SMC Hosts Artist Ann Wenz and Her Textile Mill Inspired Collection
This spring Ellis Hall Gallery is lined with the textile and fiber artwork of Ann Wenz, tangible callbacks to the rich history of Spartanburg Methodist College and the textile industry that shaped the Upstate for decades.
“Ann Wenz: A Retrospective Fiber Art Show” will be on display until March 20. A reception with the artist will be held at 4 p.m. Feb. 20. All are welcome.
Wenz served as an art professor at SMC for 34 years before retiring in 2009, and she was involved in the architectural and design planning for Ellis Hall – SMC’s academic building built in 2012 which hosts classrooms for the arts and humanities, as well as a 275 seat theater and book store.
Wenz said she hopes her work – a collection of intricate weavings from roughly the past 25 years – helps spark interest in today’s students who may not be familiar with the textile industry and its relationship to the college.
“This college is unique,” Wenz said. “So, I hope the students who see the exhibit come to appreciate the history of this college and their place in it.”
Founded as the Textile Industrial Institute in 1911 by Dr. David English Camak, a Methodist minister, the school initially offered high school-level courses to area textile workers. Students would work at a mill one week and go to classes the next.
Eventually, the Institute began offering two-year associate degrees, becoming Spartanburg Junior College in 1942 and later, in 1974, Spartanburg Methodist College.
The works of Wenz’s former students frequently grace the halls of the gallery, said Professor of Art and Director of Interdisciplinary Studies Kris Neely. Neely said he remembered when Wenz taught in a classroom in Walker Hall that’s a quarter of the size of SMC’s current art studio.

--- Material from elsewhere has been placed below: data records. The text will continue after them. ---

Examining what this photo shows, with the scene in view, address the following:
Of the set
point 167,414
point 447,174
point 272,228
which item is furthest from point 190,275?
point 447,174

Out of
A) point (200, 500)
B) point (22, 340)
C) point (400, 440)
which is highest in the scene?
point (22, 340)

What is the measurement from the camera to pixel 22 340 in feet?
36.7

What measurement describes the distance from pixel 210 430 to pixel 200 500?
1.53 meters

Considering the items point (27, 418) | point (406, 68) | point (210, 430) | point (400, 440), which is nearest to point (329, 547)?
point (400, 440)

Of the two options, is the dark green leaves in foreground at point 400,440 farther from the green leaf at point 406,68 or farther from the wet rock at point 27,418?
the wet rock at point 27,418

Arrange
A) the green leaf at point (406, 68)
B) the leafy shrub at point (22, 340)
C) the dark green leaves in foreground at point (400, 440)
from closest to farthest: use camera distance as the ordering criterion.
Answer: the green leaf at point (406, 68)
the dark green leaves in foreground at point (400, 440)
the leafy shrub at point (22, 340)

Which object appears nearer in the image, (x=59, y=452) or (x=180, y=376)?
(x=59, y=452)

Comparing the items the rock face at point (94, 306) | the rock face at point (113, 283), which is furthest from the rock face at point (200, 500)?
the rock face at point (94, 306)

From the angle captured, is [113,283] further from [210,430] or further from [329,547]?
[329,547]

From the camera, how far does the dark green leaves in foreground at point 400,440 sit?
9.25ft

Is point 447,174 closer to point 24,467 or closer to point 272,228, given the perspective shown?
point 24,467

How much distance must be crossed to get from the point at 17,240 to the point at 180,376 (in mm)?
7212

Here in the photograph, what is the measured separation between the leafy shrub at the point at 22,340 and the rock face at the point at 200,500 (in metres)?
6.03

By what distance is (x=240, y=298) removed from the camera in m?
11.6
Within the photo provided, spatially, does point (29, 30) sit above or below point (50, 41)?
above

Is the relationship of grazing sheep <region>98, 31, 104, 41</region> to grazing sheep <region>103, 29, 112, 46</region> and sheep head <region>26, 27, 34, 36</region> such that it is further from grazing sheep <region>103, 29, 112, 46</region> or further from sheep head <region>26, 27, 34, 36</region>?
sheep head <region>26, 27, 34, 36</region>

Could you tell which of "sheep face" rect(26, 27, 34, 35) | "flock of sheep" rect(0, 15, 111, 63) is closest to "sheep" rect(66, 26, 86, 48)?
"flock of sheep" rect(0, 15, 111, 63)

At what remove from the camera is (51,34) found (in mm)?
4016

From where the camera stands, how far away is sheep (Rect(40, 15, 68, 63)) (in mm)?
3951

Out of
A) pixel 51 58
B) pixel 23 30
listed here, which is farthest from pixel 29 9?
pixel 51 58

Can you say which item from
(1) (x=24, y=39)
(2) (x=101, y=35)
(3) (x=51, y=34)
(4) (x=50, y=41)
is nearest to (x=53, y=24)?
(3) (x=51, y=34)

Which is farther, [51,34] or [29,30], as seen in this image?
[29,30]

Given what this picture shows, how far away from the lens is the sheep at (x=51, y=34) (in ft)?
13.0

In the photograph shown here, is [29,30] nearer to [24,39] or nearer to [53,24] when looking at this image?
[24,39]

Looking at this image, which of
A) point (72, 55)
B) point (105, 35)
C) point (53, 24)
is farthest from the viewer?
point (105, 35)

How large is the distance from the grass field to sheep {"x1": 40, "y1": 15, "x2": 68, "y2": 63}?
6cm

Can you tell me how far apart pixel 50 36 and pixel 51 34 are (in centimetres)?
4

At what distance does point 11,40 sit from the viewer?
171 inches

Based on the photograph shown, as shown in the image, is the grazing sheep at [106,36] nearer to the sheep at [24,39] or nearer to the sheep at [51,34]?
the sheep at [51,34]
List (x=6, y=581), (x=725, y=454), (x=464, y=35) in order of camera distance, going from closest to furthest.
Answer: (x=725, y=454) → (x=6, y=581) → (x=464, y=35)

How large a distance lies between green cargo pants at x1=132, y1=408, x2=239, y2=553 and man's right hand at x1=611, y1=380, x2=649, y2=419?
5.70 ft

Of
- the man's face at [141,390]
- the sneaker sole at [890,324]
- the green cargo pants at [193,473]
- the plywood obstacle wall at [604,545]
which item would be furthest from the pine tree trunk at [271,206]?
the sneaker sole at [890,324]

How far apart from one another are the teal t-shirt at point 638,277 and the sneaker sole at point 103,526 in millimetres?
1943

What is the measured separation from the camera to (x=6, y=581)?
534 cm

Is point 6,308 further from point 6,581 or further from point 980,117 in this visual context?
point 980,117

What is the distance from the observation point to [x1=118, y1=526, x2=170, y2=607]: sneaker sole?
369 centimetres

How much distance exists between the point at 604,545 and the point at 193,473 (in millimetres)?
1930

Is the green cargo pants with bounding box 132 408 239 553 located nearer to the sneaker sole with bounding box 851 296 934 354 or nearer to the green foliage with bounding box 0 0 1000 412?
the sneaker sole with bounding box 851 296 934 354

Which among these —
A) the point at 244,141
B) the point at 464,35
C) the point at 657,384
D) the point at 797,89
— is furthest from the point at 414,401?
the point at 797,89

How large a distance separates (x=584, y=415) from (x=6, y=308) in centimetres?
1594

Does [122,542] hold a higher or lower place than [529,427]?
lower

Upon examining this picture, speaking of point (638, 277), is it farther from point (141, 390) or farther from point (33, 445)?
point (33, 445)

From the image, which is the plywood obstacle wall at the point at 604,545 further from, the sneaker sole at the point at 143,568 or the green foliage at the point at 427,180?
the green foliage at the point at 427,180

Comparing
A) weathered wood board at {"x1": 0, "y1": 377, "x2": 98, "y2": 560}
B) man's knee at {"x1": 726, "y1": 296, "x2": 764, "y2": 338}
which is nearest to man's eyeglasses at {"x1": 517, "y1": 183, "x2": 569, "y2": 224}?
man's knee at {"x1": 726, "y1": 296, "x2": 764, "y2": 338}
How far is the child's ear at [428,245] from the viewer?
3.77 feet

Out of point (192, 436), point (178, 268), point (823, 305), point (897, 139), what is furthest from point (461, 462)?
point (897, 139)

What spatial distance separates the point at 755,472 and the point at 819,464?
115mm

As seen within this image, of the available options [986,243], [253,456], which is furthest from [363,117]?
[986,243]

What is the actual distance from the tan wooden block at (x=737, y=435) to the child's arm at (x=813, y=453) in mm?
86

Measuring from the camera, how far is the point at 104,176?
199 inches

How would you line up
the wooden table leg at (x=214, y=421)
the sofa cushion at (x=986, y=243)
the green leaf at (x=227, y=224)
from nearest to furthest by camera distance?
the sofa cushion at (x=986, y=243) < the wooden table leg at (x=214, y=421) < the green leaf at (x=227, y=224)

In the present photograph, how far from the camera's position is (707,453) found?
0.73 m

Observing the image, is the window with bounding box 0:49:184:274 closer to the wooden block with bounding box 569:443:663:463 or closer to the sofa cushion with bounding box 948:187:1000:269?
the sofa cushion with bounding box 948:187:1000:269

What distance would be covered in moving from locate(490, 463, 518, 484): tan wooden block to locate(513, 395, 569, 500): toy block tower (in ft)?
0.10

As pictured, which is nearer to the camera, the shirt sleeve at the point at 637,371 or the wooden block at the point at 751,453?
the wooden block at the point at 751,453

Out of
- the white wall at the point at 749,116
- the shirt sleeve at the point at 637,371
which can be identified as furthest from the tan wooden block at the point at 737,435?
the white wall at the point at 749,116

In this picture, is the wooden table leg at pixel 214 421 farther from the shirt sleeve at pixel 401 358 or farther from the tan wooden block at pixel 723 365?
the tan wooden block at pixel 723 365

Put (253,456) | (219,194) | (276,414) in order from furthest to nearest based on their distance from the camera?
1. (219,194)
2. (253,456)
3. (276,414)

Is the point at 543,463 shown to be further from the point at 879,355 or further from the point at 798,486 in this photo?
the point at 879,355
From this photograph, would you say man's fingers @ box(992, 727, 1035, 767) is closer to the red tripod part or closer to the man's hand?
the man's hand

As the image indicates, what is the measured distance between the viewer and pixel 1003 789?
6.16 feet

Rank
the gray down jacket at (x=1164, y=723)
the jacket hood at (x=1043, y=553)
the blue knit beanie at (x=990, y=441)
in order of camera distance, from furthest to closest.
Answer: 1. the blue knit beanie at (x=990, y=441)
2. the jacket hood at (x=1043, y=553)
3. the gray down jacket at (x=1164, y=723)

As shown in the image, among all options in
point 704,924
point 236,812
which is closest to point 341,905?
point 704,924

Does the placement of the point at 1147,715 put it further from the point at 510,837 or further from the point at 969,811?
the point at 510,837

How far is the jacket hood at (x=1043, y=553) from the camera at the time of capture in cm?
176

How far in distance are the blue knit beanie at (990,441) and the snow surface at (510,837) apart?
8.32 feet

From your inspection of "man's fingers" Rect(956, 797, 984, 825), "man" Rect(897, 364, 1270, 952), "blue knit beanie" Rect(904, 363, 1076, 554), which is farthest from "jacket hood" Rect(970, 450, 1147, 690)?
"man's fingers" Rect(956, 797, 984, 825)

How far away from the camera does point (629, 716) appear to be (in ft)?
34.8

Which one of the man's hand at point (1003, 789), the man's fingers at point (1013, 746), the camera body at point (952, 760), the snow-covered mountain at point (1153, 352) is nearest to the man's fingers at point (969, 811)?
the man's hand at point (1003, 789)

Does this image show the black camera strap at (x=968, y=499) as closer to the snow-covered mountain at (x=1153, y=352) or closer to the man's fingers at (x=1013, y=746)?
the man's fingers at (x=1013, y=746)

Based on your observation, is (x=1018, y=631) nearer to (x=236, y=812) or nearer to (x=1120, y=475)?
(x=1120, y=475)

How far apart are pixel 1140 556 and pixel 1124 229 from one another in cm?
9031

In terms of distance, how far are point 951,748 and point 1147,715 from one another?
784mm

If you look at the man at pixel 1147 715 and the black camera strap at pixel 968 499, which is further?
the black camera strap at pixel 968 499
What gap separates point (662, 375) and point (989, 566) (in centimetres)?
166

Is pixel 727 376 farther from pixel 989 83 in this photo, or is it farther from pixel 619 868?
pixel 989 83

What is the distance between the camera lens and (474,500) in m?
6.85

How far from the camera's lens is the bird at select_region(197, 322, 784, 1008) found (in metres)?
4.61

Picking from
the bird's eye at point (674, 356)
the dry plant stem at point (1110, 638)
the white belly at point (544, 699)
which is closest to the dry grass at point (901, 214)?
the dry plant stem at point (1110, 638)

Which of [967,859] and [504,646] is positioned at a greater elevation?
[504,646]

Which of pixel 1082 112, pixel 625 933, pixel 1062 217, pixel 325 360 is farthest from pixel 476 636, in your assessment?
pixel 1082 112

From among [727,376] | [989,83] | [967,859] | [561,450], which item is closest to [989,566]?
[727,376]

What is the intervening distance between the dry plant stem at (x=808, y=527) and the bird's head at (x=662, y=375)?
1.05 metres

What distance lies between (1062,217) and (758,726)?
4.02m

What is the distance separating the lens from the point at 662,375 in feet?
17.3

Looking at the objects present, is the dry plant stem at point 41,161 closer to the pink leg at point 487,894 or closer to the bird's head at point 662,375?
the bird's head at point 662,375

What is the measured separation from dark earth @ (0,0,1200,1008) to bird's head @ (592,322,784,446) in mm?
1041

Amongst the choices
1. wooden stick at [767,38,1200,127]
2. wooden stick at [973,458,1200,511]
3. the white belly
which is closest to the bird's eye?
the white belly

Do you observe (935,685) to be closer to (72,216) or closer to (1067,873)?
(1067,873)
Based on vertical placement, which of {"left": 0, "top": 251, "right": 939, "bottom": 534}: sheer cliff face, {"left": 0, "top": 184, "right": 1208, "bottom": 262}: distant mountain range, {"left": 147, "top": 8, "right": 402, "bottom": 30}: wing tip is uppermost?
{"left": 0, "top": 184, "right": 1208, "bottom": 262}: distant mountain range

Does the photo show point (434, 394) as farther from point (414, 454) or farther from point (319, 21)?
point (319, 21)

“What she accomplished in that small classroom is remarkable,” Neely said. “We are beneficiaries of Professor Wenz’s arduous work to build and grow the arts opportunities for our students at SMC.”
Wenz said her love of fiber and fabric goes back to when she was a little girl, designing clothes for her dolls. Her elaborate weavings today show a skilled and patient hand, guided by years of experience. A 20-by-20-inch weaving can take as much as 50 hours to complete.
Wenz grew up in Michigan, earning her bachelor’s degree in art education at Western Michigan University. She taught high school art for eight years before moving to South Carolina with her husband. That was her first exposure to Southern mill towns and culture. Wenz earned her master’s degree at the University of South Carolina.
“We are excited to invite Professor Wenz back to SMC to show her work,” Neely said. “Textiles have always been woven into our legacy at Spartanburg Methodist College, and Ann Wenz was a gifted artist and educator who made sure we never lost sight of that important thread through her work and in her art.”
Ann Wenz's original art made from fiber, fabric and paper.